I am confused about the qubit ordering in circuit diagrams and endianness used in qiskit. As far as I understand, qiskit uses little endian (least significant qubit is rightmost) and while drawing circuits, qiskit plots least siginificant qubit at the top.

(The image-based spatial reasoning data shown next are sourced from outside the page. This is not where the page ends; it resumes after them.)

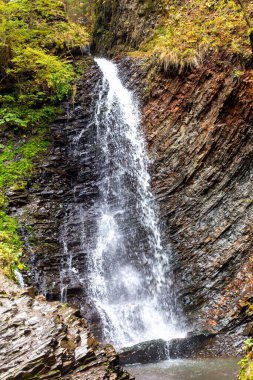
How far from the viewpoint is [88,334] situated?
576 centimetres

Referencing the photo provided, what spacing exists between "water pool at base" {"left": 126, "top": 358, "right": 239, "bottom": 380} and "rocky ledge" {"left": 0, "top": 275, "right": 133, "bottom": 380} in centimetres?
214

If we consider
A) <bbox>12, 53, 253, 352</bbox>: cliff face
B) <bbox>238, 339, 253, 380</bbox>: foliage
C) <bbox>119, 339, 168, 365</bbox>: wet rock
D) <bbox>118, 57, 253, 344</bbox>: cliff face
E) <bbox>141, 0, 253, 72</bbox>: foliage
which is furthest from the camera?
<bbox>141, 0, 253, 72</bbox>: foliage

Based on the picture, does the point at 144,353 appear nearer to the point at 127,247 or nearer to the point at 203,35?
the point at 127,247

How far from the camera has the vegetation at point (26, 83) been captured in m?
13.7

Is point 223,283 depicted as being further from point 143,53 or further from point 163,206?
point 143,53

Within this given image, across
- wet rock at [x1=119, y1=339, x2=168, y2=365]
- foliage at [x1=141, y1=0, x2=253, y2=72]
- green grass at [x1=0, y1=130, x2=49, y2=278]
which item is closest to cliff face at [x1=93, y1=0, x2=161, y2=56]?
foliage at [x1=141, y1=0, x2=253, y2=72]

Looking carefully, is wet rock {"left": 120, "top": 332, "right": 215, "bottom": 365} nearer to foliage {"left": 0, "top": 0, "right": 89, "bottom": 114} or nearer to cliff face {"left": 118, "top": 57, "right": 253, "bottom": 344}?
cliff face {"left": 118, "top": 57, "right": 253, "bottom": 344}

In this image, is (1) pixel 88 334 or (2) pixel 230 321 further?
(2) pixel 230 321

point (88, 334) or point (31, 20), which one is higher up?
point (31, 20)

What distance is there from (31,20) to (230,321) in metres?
A: 14.0

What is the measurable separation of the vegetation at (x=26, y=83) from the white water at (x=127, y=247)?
2281 millimetres

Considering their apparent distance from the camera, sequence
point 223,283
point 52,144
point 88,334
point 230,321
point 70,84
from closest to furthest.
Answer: point 88,334
point 230,321
point 223,283
point 52,144
point 70,84

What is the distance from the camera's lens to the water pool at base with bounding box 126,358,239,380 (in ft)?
23.2

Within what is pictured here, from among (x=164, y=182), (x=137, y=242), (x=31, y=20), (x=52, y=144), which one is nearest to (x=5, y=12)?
(x=31, y=20)
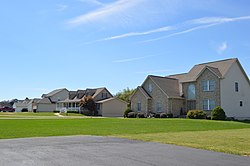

So, we have the following table:
| qubits | decimal representaion | ckt | statevector |
|---|---|---|---|
| $|00\rangle$ | $|0\rangle$ |  |
[1 0 0 0] |
| $|01\rangle$ | $|1\rangle$ |  |
[0 1 0 0] |
| $|10\rangle$ | $|2\rangle$ |  |
[0 0 1 0] |
| $|11\rangle$ | $|3\rangle$ |  |
[0 0 0 1] |
But, when I use QFT on the 2 qubit state $|10\rangle(i.e.|2\rangle)$, the result I expect is $\frac{1}{2}\Sigma_{y=0}^{3}exp(\frac{2\pi j*2y}{4})|y\rangle = \frac{1}{2}(|0\rangle - |1\rangle + |2\rangle - |3\rangle)$ i.e. statevector [0.5,-0.5,0.5,-0.5], however the following code:
from qiskit import QuantumCircuit
from qiskit.circuit.library import QFT
from qiskit import Aer,execute
qc2 = QuantumCircuit(2)
qc2.x(1)
# prepare the state |10>
two_qbit_QFT_ckt = QFT(2)
qft_ckt_2 = qc2+two_qbit_QFT_ckt
# apply QFT on the state |10>
state_backend = Aer.get_backend('statevector_simulator')
qft_res_2 = execute(qft_ckt_2,state_backend).result().get_statevector()
print(qft_res_2)
outputs [0.5,-0.5,0.5j,-0.5j]. I believe there is some qubit ordering problem that I am not getting right, but I can't figure out what it is. I have also seen the following two questions, but they didn't help much.
Q1: Big Endian vs. Little Endian in Qiskit
Q2: qiskit: IQFT acting on subsystem of reversed-ordered qubits state
Can you please help me find the problem?